By Jim Hoagland
Thursday, May 19, 2005
President Bush and Vice President Cheney fight an inexorable tide that pushes their goal of restoring presidential and national power farther away even as they accelerate their efforts to reach it.
They swim against a tide of the global fragmentation of power in all its forms -- economic, political and military. More nations today possess the ability to make and sell inexpensive, good-quality shirt buttons than ever before. The same is true for costly but workable nuclear weapons.
Located at the opposite ends of any spectrum of importance, the spread of consumer goods and of history's deadliest weapons underlines the need to update our notions of power, whether we are ordinary shoppers or strategists working in the White House.
Thirty years ago Americans fantasized (in horror or delight) about U.S. troops occupying oil fields in the Middle East to guarantee low-cost energy. Today U.S. troops fight in Iraq -- but China and India determine the record levels of world oil prices more than the White House does. The galloping consumption and fierce competition for supplies and future contracts by the two Asian giants make supply and demand dance on a knife's edge.
Whether or not you believe that Bush and Cheney went into Iraq in a bid for direct control of oil supplies -- and I do not -- it is now unlikely that what they accomplish there before leaving office will much affect global petroleum markets. The legal framework, physical security and infrastructure repair that oil companies will need to function in Iraq take much longer to put into place.
In any event, any freely elected government of Iraq would fall into line with other OPEC members to maximize oil revenue. The spread of democracy Bush champions in that region is also a spread of popular pressure on rulers to manage resources purely for local, not foreign, benefit.

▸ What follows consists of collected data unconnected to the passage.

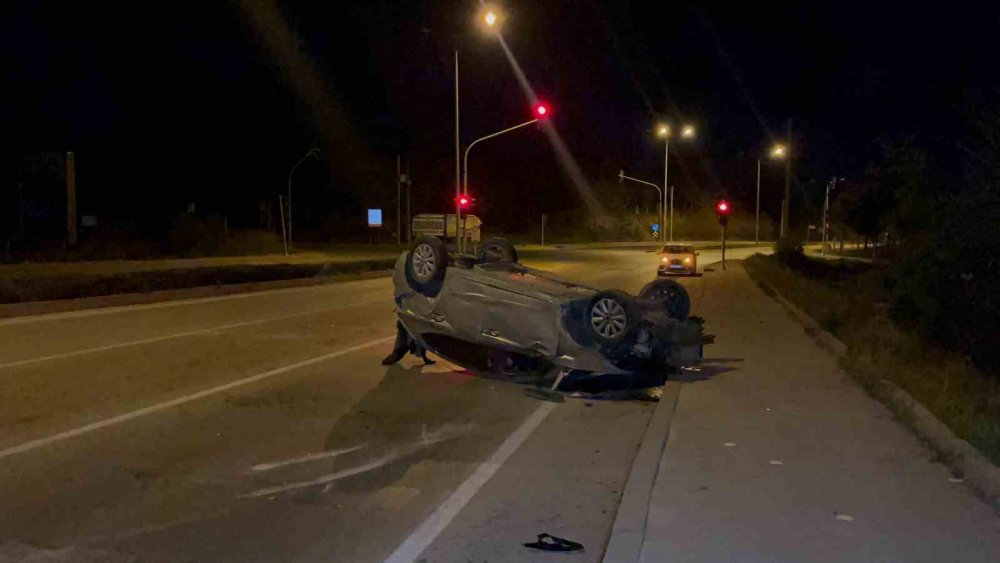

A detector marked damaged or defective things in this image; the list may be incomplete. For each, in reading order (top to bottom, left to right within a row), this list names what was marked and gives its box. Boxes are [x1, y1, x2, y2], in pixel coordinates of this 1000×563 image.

exposed car wheel [408, 235, 452, 296]
exposed car wheel [478, 238, 520, 264]
overturned car [378, 236, 708, 386]
exposed car wheel [584, 290, 636, 356]
exposed car wheel [640, 278, 688, 320]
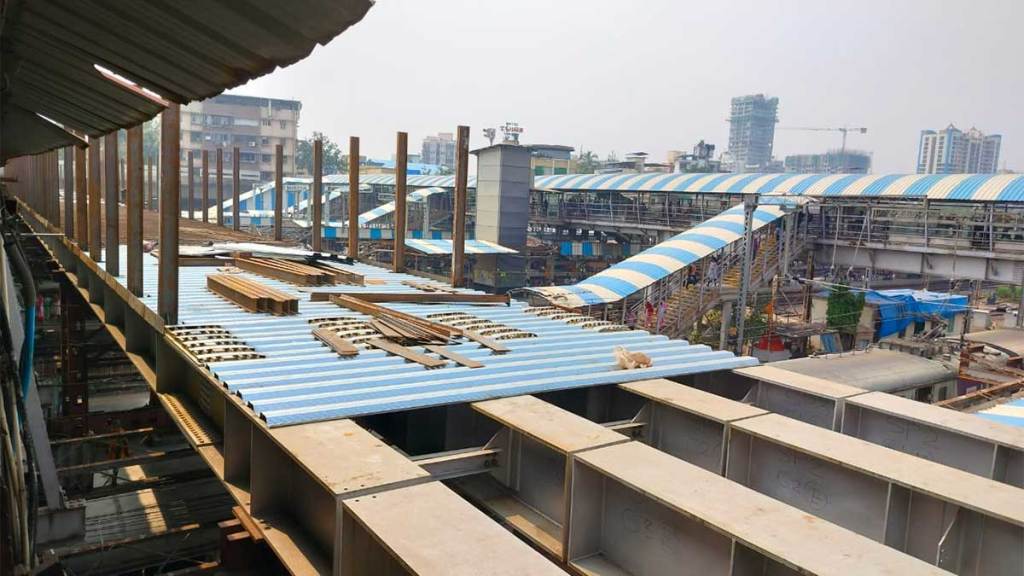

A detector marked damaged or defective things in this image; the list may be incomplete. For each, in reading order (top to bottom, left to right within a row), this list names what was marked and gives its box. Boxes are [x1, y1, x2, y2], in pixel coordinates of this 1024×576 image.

Oil-producing countries detonated the dispersal of political and economic power by seizing control of ownership or production of their petroleum reserves in the 1970s. Osama bin Laden's al Qaeda -- an indirect creation of the oil revenue harvested by Saudi Arabia's royal family -- then showed on Sept. 11, 2001, that governments no longer possessed a monopoly on mass destruction.
Bush had come to office impressed by Cheney's oft-voiced concern that they needed urgently to restore power and prestige drained from the White House since Watergate. The horrors of Sept. 11 made the restoration of American power in the world a parallel defining theme for the Bush presidency.
This reflex is understandable, even commendable, to a point. But over time it creates its own obstacles. Every conflict, whether with Senate Democrats over judges or Jacques Chirac over Iraq, gradually becomes a contest of wills that has to be won in power terms. The abstraction of power swiftly overwhelms the specifics and merits of the problem.
The Democrats, Chirac and many others obliged by responding in kind, offering vague theories on "soft power" or "multi polarity" that missed the point of the rapidly changing international environment as much as the drive for restoration of a chimerical American dominance did.
The withering of the powers of nation-states, and virtually every national leader, under the pressures of globalization is more of a mixed blessing than the proponents of soft power or multipolarity acknowledge. And the consequences of fragmentation are also far more difficult to resolve than the restoration effort assumes.
Nuclear proliferation has been pushed significantly forward by a privatized, for-profit international network ostensibly (and implausibly) run by a single Pakistani scientist, A.Q. Khan. Yet the Bush administration, while proclaiming that proliferation is the greatest danger in the world, lets other concerns take priority.
The White House fails to put effective pressure on Pakistan to let American investigators question Khan. Nor will Islamabad punish him for what by Pakistan's own account should be classed as crimes against humanity. Washington has also made an overly generous plea bargain arrangement with a Khan client, Libya's Moammar Gaddafi.
China and South Korea similarly cannot be convinced that Kim Jong Il's possession of nuclear weapons is a greater threat to them than a collapse of the North Korean regime would be. They rationalize their fears by claiming that Kim has no nuclear weapons, or that he won't use them if he does.
Much of the conflict and confusion apparent in international and American politics today comes from fearful, at times almost panicky, reactions to the migration of power away from national leaders and its fragmentation at national levels. (This is true in Beijing and Moscow as well as in Washington and Paris.) What our leaders have to fear is fear itself. Fear will inhibit the vision and judgment needed to adjust and rebalance power on a global and equitable basis.